# E60 M5 on the Nurburgring



## nate (Dec 24, 2001)

Just a flyby. Amazing sound...amazing.

http://home.planet.nl/~frans290/MOV04226.MPG


----------



## Alex Baumann (Dec 19, 2001)

It was still accelarating at the end of the straight


----------



## nate (Dec 24, 2001)

So, that is the end? 

Hmm...I wonder if that was an ungoverned tester. Isn't it supposed to go 200+ without a limiter?  :bigpimp:


----------



## WILLIA///M (Apr 15, 2002)

:yikes:


----------



## brybarrett (Feb 2, 2002)

Dear God that car hauls!


----------



## Mathew (Feb 8, 2002)

Damn, sounds like a jet flying by. Being under the crossover bridge probably helps.

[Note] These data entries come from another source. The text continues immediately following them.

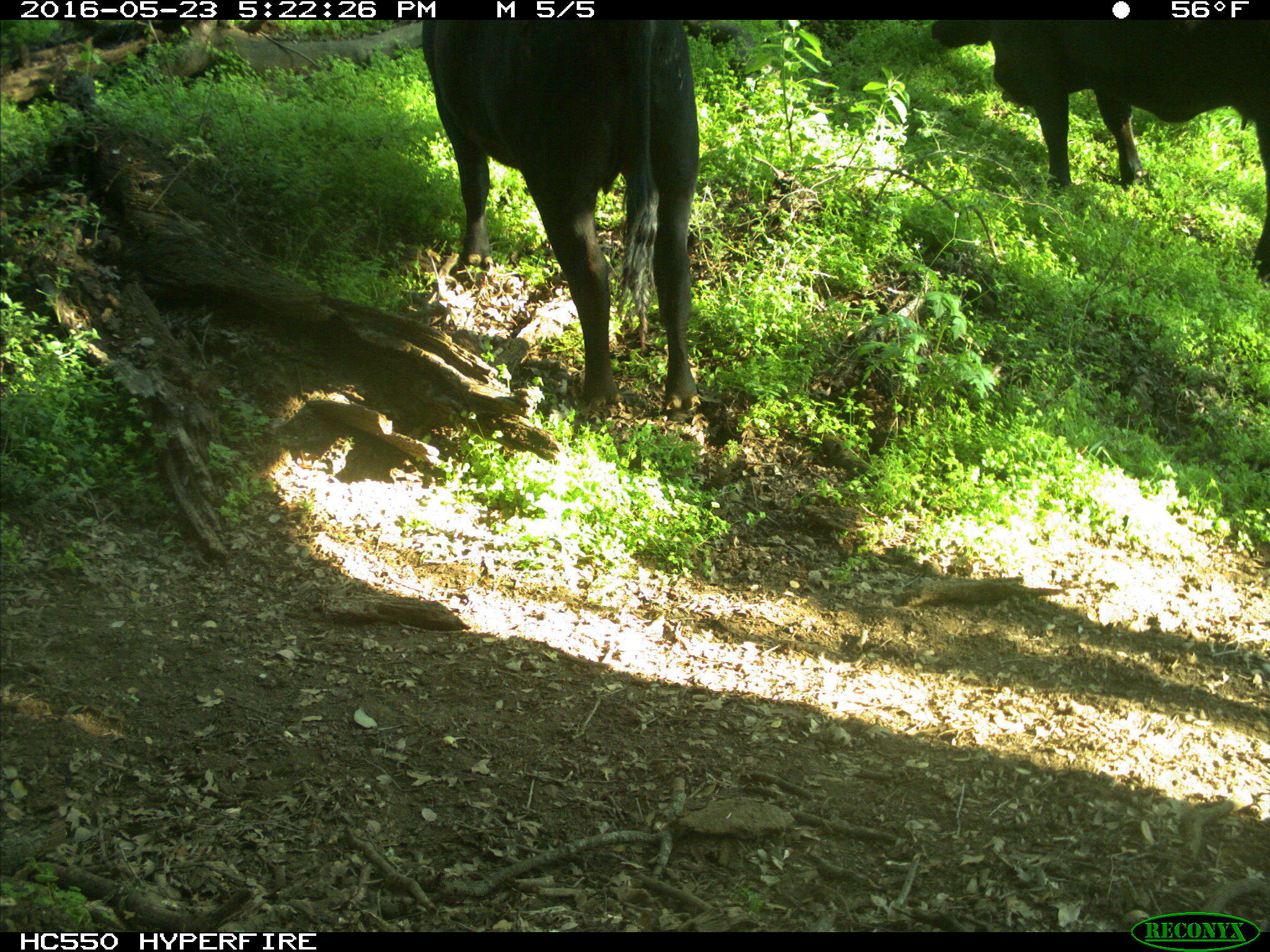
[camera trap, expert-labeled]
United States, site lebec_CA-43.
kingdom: Animalia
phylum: Chordata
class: Mammalia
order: Artiodactyla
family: Bovidae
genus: Bos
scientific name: Bos taurus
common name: domestic cow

It's going way too fast for me to pause it and get a good look at it though.


----------



## KP (Apr 16, 2002)

Machina Fantastica


----------



## The Roadstergal (Sep 7, 2002)

Yum.


----------



## RSPDiver (Jul 14, 2004)

It sounds even better than I hoped it would. I think I could be tempted to overlook the mildly objectionable (much less so now! LOL) styling for that car. Yowza!


----------



## JST (Dec 19, 2001)

Sounds kind of like a sport bike.


----------



## 318-Bmw (Jan 15, 2004)

Look at the beggining of the vid. Short friends are on the wall hahaha :rofl:


----------



## ChrisTO (Jan 24, 2002)

sounds great now...but wait till the recalls on this engine happens. :angel: 

they better drive around the track a few more times before releasing this to the public.


----------



## RCK (Jan 29, 2003)

ChrisTO said:


> sounds great now...but wait till the recalls on this engine happens. :angel:
> 
> they better drive around the track a few more times before releasing this to the public.


----------



## Patrick (Dec 23, 2001)

Awesome sound, terrible camera work though! :eeps: :angel: 


-


----------



## Mathew (Feb 8, 2002)

Patrick 520iAT said:


> Awesome sound, terrible camera work though! :eeps: :angel:
> 
> -


 That just means you'll have to get your German friend to take you out there to take some stills.


----------



## e46supra (Jan 13, 2003)

Well. I guess my car has just been outclassed LOL.


----------



## webguy330i (Jan 9, 2002)

That completely pwns the SL65 vid.


----------